Erstmalig hatte in Berlin ein Volksentscheid Erfolg. Den Buchstaben des Gesetzes, das am Wochenende beschlossen worden ist, mag der Senat mit der Veröffentlichung der Verträge im November vergangenen Jahres Genüge getan haben. Den Berlinerinnen und Berlinern hat dieses Maß an Transparenz nicht gereicht, und deshalb ist es richtig, dass der Senat nun eine unabhängige Prüfung aller Unterlagen über die Teilprivatisierung der Berliner Wasserbetriebe in die Wege leiten wird, und ich sage: alle Unterlagen!, und dass er darüber hinaus bereit ist, weiterzugehen, selbst weiter als das neue Gesetz es fordert.

[Zuruf von Joachim Esser (Grüne)]

Dabei darf der „Wassertisch“ nicht Zaungast sein, es muss das Gespräch gesucht werden, man muss sich darüber verständigen, welche Persönlichkeiten das sein könnten, ob Edda Seifert von Transparency oder der Verfassungsexperte Bernhard Schlink oder andere Persönlichkeiten. Ich wünsche mir umgekehrt aber auch, dass der „Wassertisch“ diesen Diskurs mit uns tatsächlich sucht. Herr Roloff sitzt beispielsweise auf der Tribüne – nehmen Sie das mit!

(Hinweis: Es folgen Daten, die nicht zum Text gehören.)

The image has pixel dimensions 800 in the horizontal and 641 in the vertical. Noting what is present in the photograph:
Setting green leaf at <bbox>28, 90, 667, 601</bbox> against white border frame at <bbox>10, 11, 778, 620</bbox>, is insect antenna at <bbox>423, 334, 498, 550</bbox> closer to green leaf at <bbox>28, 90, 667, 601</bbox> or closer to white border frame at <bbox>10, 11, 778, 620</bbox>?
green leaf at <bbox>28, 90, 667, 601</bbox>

[Zuruf von Michael Schäfer (Grüne)]

Das alles muss unverzüglich geschehen, es darf nicht der Eindruck erweckt werden, hier solle irgendwer hingehalten werden.

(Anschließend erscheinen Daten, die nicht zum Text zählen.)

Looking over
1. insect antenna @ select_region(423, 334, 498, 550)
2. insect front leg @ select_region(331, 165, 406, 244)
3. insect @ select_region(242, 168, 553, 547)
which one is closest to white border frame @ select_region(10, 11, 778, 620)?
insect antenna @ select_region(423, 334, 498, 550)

Dabei wollen wir aber nicht stehenbleiben. Wir wollen die öffentliche Kontrolle über die Berliner Wasserbetriebe verstärken, wir wollen eine Neuverhandlung der Skandalverträge, wir wollen – wenn möglich – die Anteile der privaten Investoren zurückgewinnen. Dafür sind erste Schritte eingeleitet. RWE hat seine Bereitschaft zu Rückkaufverhandlungen bekundet, Veolia möchte eine „Modernisierung der Verträge“, was auch immer das heißt, da muss dann mal Butter bei die Fische. Immerhin aber bietet sich die Chance, die 1999er Fehlentscheidung zumindest teilweise zu korrigieren.

[Beifall bei der Linksfraktion]

Der Senat hat die Aufgabe, das anzugehen, und das wird anders aussehen als 1999, Herr Henkel, das kann ich Ihnen versprechen. Nun glaube ich kaum, dass RWE bereit ist, diese Verhandlungen unter Videoübertragung oder Live-Stream zu führen – wer so etwas fordert, liebe Grünen, will offenbar, dass sie nicht stattfinden oder scheitern.

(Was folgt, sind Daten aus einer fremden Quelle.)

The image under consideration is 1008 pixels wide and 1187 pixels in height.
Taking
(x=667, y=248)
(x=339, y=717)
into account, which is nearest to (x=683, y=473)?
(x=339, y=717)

[Beifall bei der Linksfraktion, der SPD und der FDP]

Aber selbstverständlich werden die Ergebnisse solcher Verhandlungen transparent und öffentlich sein müssen, sie werden einer offenen Debatte standhalten müssen – hier im Hause und unter den ganz sicher äußerst kritischen Augen und Interventionen der Öffentlichkeit. Wir werden zu entscheiden haben, ob unter den dann ausgehandelten Bedingungen ein Rückkauf der Anteile akzeptabel oder nicht, ob er finanzierbar oder nicht, ob er tatsächlich eine Entlastung der Berlinerinnen und Berliner ist oder nicht. Entscheidend wird sein, dass hier tatsächlich ein neuer Stil Einzug hält, und dieser Stil wird nicht nur für Berlin, sondern bundesweit beispielgebend sein. Das werden harte Verhandlungen werden, Berlin wird nichts geschenkt bekommen, wir jedenfalls sind nicht bereit, für Erfolgsmeldungen einen politischen Preis zu zahlen!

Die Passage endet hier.